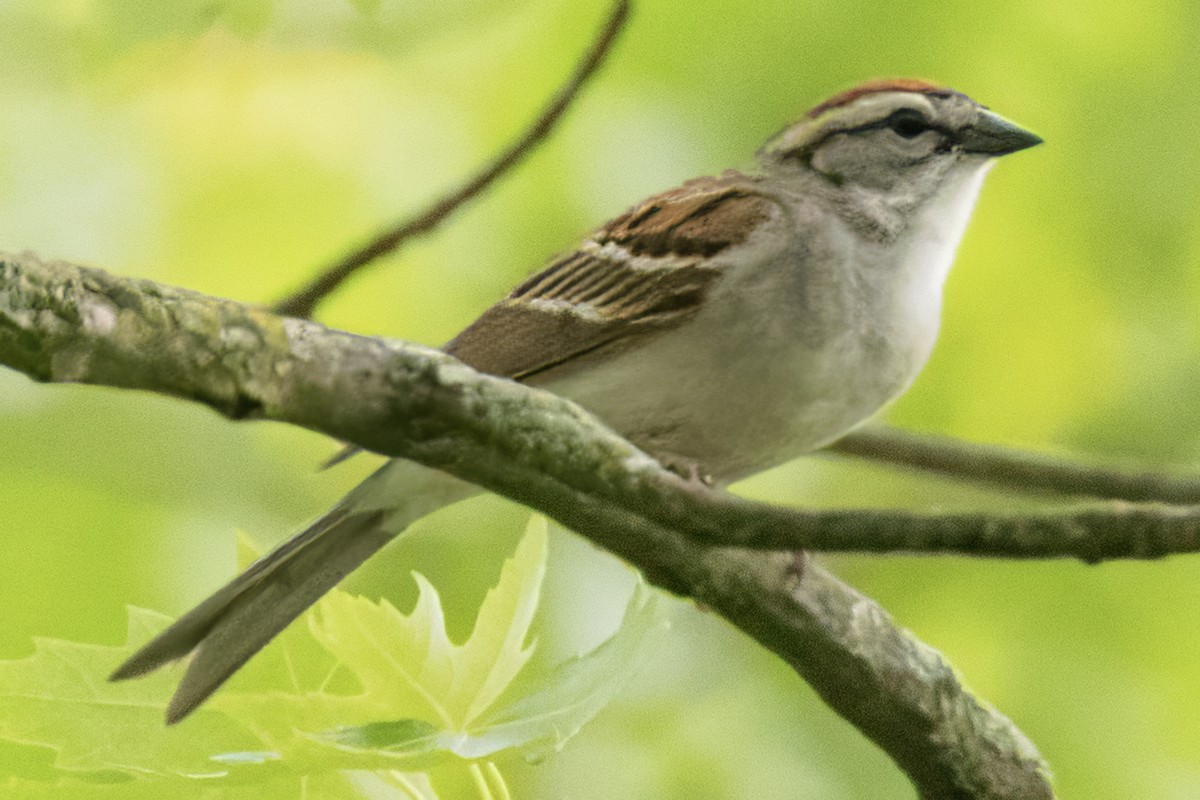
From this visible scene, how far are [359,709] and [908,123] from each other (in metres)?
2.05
==
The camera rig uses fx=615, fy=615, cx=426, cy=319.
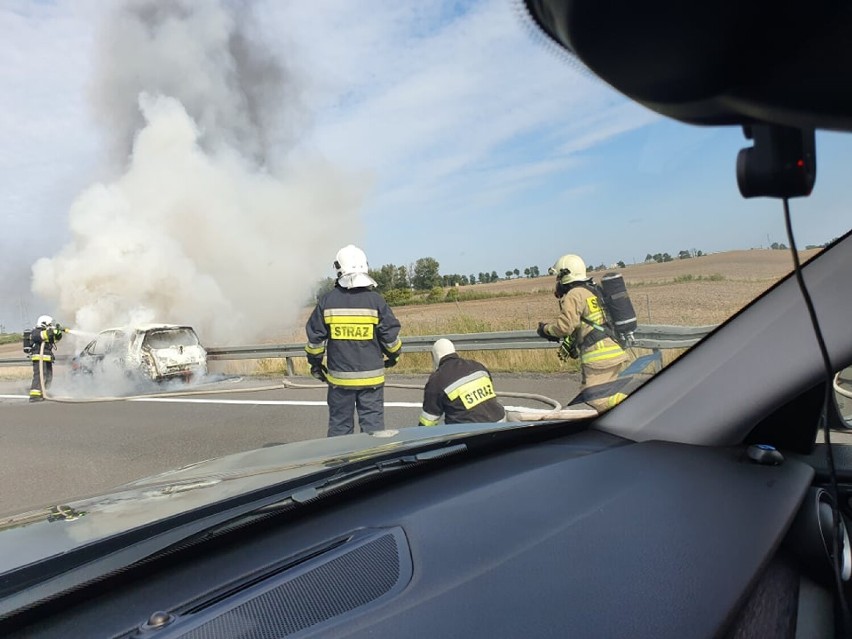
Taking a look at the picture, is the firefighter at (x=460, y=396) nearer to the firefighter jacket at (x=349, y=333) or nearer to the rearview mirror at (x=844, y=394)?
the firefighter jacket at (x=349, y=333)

- [Required work]:
State how many lines of the listing above contain the string "jacket". Give only the number.

- [Task output]:
2